Extract:
Behzad Ghadiri Dehkordi and Hamed Houri Jafari

The purpose of this paper is to outline more computational schemes which provide a low computational cost approach to analyze flow characteristics through tube bundles…

Abstract

Purpose

The purpose of this paper is to outline more computational schemes which provide a low computational cost approach to analyze flow characteristics through tube bundles. Flow through tube bundles has been numerically simulated by means of an alternative approach so as to assess flow behavior and its characteristics.

Design/methodology/approach

A Cartesian‐staggered grid based finite‐volume solver has been implemented. Furthermore, the ghost‐cell method in conjunction with Great‐Source‐Term technique has been employed in order to directly enforce no‐slip condition on the tubes boundaries. Before giving a solution for flow field through tube bundles, the accuracy of the solver is validated by simulation of flow in the cavity and also over a single circular cylinder. The results are completely compatible with the experiments reported in the literature.

Outline labeling records
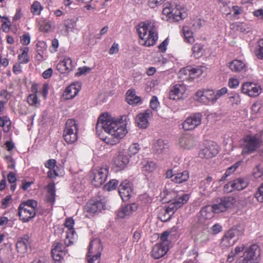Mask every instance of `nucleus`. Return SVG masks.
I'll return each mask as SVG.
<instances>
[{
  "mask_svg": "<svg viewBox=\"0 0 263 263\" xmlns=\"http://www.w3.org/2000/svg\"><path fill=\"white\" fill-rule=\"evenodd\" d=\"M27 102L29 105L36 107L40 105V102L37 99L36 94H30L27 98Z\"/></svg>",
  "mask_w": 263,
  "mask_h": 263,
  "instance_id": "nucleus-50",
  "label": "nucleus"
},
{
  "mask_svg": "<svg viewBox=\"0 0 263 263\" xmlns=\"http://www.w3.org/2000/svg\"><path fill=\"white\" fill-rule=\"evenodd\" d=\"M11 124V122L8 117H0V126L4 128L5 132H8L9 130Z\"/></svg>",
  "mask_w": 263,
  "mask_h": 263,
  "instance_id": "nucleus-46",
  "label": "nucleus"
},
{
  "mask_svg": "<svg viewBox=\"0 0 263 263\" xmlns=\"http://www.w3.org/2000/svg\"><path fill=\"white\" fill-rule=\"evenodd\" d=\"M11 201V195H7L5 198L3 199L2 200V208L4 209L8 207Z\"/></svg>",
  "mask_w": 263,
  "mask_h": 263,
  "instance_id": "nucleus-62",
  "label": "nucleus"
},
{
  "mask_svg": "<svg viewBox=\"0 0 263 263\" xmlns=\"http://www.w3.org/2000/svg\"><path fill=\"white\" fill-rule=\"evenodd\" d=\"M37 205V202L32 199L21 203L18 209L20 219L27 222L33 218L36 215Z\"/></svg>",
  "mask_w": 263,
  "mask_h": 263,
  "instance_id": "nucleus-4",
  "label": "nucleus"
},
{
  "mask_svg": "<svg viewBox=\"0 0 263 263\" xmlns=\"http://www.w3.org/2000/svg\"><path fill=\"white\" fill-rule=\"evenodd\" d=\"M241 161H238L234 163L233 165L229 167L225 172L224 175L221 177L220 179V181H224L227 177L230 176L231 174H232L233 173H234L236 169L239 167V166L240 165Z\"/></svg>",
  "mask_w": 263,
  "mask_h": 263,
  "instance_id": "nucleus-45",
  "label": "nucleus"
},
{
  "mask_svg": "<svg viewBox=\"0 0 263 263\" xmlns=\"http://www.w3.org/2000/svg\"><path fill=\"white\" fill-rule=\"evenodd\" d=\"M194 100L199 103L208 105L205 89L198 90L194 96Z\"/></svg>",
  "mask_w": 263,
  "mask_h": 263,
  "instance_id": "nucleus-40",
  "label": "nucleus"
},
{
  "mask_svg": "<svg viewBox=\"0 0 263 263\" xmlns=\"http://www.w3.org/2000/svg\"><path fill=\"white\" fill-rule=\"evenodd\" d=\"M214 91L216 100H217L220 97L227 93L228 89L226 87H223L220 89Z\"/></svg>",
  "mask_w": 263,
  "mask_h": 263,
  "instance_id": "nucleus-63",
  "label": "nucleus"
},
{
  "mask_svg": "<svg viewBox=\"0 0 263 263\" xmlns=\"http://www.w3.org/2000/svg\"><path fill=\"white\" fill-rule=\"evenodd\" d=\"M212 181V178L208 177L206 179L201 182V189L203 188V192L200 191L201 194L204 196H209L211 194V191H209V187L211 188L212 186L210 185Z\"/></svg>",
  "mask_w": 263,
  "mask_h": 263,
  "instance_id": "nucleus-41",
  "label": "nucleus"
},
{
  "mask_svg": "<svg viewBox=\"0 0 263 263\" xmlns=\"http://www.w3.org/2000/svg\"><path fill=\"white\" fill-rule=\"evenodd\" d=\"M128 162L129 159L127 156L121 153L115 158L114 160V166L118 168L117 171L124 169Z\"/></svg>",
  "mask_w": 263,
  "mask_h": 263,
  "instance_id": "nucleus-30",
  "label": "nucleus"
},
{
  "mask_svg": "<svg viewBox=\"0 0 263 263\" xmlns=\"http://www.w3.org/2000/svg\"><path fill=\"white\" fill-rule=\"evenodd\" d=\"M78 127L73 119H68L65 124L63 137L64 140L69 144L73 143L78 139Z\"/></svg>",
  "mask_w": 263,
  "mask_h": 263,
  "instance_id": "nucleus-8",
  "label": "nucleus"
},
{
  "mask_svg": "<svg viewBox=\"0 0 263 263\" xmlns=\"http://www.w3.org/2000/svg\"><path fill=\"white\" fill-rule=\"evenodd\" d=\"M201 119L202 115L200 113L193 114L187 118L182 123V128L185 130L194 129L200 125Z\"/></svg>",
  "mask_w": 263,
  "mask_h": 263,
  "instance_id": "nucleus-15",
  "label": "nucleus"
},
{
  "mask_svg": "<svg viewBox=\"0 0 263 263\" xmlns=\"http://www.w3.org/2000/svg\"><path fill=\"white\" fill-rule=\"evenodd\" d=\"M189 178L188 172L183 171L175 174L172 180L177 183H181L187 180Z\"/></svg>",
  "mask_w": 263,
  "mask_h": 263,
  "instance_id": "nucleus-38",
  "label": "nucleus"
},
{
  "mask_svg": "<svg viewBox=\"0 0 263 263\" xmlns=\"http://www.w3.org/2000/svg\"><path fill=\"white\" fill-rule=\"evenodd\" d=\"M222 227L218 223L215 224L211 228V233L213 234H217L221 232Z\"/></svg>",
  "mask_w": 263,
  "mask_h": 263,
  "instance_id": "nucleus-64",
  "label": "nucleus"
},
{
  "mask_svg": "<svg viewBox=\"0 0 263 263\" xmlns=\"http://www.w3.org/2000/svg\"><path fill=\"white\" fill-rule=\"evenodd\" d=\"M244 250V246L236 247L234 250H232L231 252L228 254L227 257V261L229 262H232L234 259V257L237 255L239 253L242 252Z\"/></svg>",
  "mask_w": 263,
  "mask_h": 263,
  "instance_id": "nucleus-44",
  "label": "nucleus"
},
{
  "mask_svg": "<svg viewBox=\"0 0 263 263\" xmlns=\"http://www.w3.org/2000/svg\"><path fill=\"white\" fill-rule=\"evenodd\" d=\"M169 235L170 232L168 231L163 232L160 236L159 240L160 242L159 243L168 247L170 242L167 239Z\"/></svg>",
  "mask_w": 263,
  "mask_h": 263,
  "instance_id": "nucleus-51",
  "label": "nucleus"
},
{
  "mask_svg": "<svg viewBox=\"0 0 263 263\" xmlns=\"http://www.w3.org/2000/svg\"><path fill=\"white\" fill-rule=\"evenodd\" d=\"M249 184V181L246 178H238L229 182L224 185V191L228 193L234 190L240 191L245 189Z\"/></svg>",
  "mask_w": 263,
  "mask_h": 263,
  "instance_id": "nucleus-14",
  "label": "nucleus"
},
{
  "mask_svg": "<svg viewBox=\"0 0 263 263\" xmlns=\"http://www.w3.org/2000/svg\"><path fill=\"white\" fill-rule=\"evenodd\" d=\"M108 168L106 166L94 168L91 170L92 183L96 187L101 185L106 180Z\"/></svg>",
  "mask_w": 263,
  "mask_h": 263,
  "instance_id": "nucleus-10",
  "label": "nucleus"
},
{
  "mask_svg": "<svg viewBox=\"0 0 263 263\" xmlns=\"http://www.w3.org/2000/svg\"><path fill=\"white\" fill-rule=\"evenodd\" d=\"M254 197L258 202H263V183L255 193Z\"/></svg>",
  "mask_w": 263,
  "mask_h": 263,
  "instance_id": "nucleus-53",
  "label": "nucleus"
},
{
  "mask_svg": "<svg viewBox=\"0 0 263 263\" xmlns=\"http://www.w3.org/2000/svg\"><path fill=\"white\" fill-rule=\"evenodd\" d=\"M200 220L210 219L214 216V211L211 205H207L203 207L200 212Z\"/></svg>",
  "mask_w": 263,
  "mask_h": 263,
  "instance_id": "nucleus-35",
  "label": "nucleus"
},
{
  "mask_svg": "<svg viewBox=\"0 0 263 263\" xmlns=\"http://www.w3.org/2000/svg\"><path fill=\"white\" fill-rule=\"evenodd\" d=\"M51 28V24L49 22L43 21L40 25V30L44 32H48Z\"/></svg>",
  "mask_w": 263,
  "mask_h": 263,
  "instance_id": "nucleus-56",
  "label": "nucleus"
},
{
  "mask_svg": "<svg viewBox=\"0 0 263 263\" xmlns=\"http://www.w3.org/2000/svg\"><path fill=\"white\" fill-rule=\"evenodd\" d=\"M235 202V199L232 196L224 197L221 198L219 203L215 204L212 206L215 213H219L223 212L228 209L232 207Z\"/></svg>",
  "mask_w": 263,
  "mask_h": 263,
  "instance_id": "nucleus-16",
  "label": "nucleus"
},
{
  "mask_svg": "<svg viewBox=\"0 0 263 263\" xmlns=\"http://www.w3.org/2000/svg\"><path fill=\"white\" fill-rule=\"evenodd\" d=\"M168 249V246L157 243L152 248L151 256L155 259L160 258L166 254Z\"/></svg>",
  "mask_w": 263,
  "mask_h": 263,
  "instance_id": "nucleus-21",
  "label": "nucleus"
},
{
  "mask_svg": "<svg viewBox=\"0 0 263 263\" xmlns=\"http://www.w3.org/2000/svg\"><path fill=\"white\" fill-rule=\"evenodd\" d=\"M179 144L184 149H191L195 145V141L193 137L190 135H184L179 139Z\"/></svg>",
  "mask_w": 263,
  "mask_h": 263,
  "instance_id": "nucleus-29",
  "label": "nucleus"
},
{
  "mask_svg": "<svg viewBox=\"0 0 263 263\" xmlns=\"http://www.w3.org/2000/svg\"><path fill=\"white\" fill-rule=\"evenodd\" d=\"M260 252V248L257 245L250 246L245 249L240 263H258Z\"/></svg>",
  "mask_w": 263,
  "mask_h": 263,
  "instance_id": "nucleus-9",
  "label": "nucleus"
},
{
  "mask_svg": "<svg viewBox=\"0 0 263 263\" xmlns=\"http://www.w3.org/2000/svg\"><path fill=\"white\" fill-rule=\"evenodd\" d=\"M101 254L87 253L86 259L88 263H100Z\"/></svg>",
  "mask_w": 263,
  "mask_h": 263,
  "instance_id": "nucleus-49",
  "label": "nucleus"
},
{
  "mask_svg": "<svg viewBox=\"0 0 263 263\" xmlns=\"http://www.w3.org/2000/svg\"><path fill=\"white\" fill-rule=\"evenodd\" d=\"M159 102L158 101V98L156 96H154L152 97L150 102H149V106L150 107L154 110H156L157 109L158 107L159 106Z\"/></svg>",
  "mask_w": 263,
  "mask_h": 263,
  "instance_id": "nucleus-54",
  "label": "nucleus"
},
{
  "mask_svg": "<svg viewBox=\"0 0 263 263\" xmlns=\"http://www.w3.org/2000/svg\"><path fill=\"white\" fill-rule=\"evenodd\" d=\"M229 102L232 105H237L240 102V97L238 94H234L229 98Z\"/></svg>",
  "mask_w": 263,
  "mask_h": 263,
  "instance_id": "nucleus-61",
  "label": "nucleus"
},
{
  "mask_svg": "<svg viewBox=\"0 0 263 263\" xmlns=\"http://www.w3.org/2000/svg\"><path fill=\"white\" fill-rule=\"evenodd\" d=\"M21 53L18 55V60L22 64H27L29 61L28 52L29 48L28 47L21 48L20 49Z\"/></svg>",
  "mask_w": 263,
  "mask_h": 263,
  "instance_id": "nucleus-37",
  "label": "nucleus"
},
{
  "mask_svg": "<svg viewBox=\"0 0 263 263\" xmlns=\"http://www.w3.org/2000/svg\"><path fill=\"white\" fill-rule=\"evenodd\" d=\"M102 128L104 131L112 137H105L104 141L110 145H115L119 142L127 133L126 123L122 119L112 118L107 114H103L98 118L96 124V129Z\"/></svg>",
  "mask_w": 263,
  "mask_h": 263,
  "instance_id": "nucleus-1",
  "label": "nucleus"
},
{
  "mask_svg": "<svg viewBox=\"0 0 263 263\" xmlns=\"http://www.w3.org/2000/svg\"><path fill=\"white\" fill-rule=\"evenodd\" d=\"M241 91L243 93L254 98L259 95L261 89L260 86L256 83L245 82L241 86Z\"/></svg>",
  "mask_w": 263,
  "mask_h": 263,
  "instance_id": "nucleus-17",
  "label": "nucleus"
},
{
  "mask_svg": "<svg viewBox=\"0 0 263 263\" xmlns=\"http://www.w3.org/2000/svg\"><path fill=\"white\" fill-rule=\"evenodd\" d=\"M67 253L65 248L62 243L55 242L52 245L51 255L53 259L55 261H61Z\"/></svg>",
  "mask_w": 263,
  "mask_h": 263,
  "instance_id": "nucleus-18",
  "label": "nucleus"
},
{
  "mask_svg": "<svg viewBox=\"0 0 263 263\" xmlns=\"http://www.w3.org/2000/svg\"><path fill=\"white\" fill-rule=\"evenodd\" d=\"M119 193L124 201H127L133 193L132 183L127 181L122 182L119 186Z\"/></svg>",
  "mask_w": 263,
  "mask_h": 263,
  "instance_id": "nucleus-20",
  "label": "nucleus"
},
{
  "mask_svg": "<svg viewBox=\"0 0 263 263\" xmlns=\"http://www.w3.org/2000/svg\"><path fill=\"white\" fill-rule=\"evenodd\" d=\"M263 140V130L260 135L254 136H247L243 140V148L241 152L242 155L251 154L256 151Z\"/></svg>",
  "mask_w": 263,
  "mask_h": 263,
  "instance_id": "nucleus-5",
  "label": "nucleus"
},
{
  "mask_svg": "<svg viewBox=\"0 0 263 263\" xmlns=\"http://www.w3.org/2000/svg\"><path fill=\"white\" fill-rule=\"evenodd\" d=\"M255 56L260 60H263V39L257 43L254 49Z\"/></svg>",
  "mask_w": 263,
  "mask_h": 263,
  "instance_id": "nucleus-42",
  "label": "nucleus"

Challenge 1: Reproduce everything in the abstract on flow through tube bundles from "A Cartesian‐staggered grid" down to "in the literature.".
Challenge 2: According to the abstract on flow through tube bundles, why were the ghost-cell method and the Great-Source-Term technique employed?
Challenge 3: Write what comes next in the abstract on flow through tube bundles, picking up after its final sentence.

Exercise result 1:
A Cartesian‐staggered grid based finite‐volume solver has been implemented. Furthermore, the ghost‐cell method in conjunction with Great‐Source‐Term technique has been employed in order to directly enforce no‐slip condition on the tubes boundaries. Before giving a solution for flow field through tube bundles, the accuracy of the solver is validated by simulation of flow in the cavity and also over a single circular cylinder. The results are completely compatible with the experiments reported in the literature.

Exercise result 2: They were employed to directly enforce the no-slip condition on the boundaries of the tubes.

Exercise result 3:
Findings

Eventually, the flow through two types of tube bundles in in‐line square and general staggered arrangements in Re = 100 are simulated and analyzed. For these tube bundles that are being studied, the maximum drag and lift coefficients and maximum gap velocities have been numerically obtained. The same simulations have been also performed for the cases where the tube bundles are confined by two lateral walls.

Practical implications

These configurations are frequently used in heat exchangers, steam boilers, nuclear reactors, and many mechanical structures.

Originality/value

The adapted method is firstly implemented to simulate flow through tube bundles and the analyzed simulations have not previously been presented by other researches.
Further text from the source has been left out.